The territory of Khongorai was divided into four ulus-principalities: Altyr, Isar, Altyr, Tubinsky. The capital of this ethno-political association was located at the beginning of the 17th century in the interfluve of the Black and White Iyus, where there was a “Kyrgyz white stone town”. The appearance of Russian service people on the Yenisei in the second half of the 17th century, the construction of the first forts and settlements sharply complicated the political situation in the “Kyrgyz land”. Multi-way political and military combinations ended in the end with the annexation of Khongorai to Russia, reinforced by the Burinsky Treaty of 1727. Mongolia renounced its claims to the lands of Khongorai. However, the Dzungars still continued to collect Alban (yasak) from the aimags of the former Altyr ulus until the fall of the Dzungar Khanate.

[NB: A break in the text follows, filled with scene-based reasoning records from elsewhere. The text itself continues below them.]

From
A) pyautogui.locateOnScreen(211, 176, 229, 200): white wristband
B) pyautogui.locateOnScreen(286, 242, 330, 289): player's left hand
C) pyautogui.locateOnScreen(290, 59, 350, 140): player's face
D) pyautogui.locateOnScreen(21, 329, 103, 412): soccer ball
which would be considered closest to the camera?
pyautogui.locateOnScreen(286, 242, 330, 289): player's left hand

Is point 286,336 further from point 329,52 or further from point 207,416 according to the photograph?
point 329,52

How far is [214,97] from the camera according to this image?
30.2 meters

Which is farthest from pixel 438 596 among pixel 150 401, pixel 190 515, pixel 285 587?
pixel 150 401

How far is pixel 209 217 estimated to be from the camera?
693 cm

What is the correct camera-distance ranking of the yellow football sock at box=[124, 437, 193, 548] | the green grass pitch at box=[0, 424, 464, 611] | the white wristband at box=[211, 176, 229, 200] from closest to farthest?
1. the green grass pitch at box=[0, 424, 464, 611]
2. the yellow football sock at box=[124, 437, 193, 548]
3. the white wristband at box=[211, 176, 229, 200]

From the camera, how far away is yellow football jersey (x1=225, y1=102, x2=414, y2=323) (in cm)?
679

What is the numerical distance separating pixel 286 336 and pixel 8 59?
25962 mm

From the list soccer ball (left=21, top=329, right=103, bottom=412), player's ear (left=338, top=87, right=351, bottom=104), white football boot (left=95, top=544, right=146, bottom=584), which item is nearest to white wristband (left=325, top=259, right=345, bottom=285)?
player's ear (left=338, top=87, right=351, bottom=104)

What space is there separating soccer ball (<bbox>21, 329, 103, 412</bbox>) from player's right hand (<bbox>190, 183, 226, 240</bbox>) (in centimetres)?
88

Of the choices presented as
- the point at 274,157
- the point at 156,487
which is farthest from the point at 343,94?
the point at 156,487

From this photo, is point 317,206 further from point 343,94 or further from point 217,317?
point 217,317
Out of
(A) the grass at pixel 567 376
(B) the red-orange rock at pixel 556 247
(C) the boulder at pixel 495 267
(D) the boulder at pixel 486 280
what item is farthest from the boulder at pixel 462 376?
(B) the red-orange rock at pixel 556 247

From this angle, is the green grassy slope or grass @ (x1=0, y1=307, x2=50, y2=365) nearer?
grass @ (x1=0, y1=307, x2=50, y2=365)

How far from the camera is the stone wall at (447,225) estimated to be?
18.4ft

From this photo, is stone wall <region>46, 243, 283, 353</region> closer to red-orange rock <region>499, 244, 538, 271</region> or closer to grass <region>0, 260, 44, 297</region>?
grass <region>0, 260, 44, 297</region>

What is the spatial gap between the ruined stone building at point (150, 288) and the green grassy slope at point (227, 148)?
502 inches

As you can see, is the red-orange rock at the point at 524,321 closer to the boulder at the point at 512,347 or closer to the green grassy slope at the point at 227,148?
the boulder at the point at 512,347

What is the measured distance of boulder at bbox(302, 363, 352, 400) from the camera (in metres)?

After the annexation of Khongorai to Russia and the withdrawal a large number of the Kyrgyz to Dzungaria, their disparate groups, together with the kishtyms (tributaries), united into various volosts and zemlets created by the Siberian administration (p. 183). The Kyrgyz, who took a political course towards Dzungaria, lost their historical homeland and found themselves lost in the expanses of Central Asia, becoming part of many Turkic and Mongolian peoples.

In conclusion, I would like to note the importance of the book for the preservation of the ancient heritage, which brings the “truly human” to the world, as the most important factor in the formation of the spiritual structure of the human personality, the development of social memory, and a new reading of history.

Human ancestors settled in the territories of the Sayano-Altai highlands and the Khakass-Minusinsk basin over 300 thousand years ago. For thousands of years on the territory of modern Khakassia, numerous cultures of the Ugro-Finnish, Iranian, and ancient Turkic peoples clashed, and the ancient Chinese states had a certain influence. At the end of the XIII century. The Kyrgyz (Khakassian) state fell. Only by the beginning of the seventeenth century. on the territory of Khakassia, 4 feudal uluses (principalities) were formed - Altysarsky, Altyrsky, Ezersky and Tubinsky.

March 1707. Peter I signed the Decree on the construction of a prison in Khakassia - the date Khakassia became part of Russia. Over the next two centuries, the territory of Khakassia was settled and mastered by the Russian population. The 20th century was a turning point in the history of Khakassia. October 20, 1930 The Khakass people were granted statehood in the form of an autonomous region. In the post-war period, the region was filled with modern industrial enterprises. In July 1991 the region was transformed into the Republic of Khakassia.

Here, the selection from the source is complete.